### Problem to solve
Down to the last line, set down the material below exactly, excluding pictures.
____ Material provided
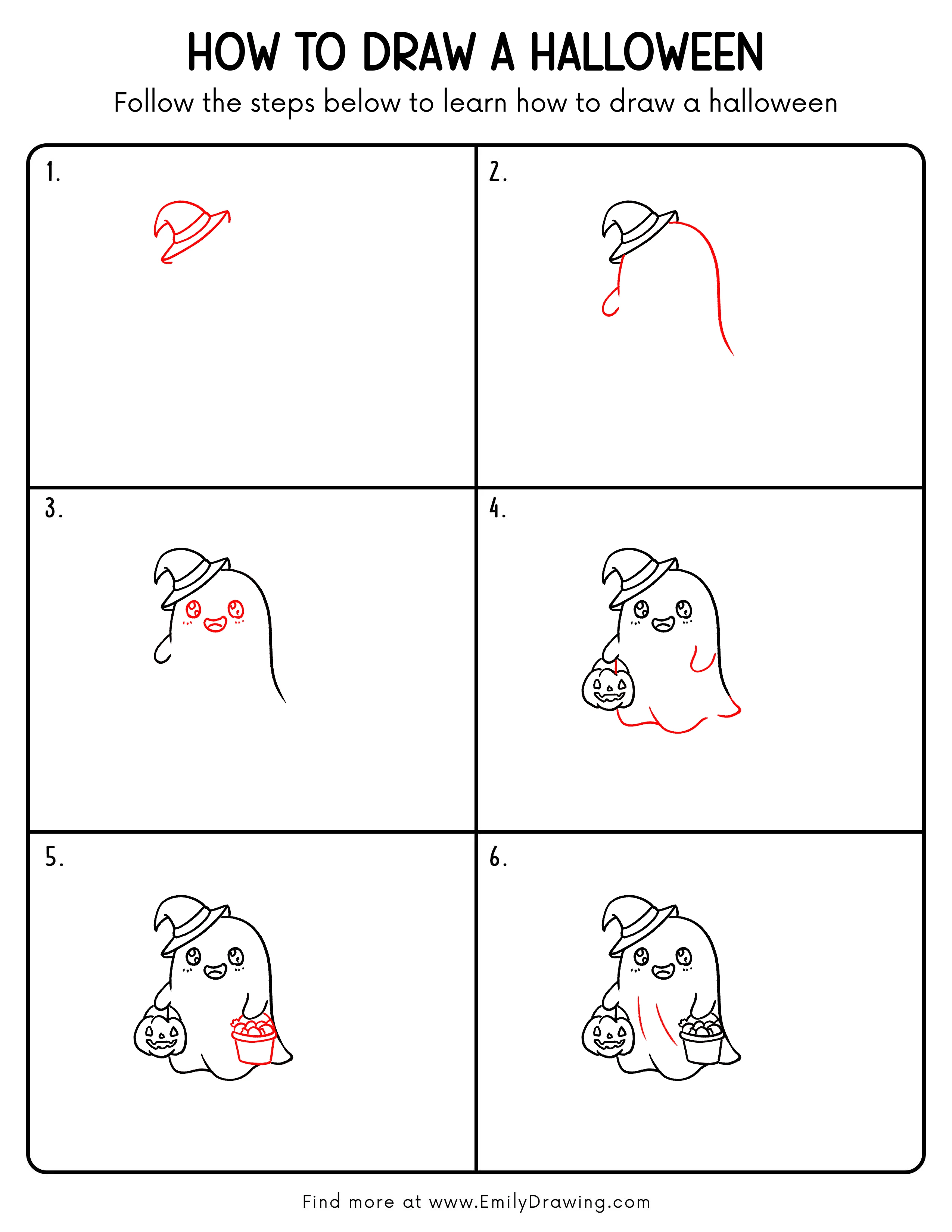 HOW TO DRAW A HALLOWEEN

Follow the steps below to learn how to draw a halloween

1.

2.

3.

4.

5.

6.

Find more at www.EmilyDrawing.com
________
### Response to the exercise
 HOW TO DRAW A HALLOWEEN

Follow the steps below to learn how to draw a halloween

1.

2.

3.

4.

5.

6.

Find more at www.EmilyDrawing.com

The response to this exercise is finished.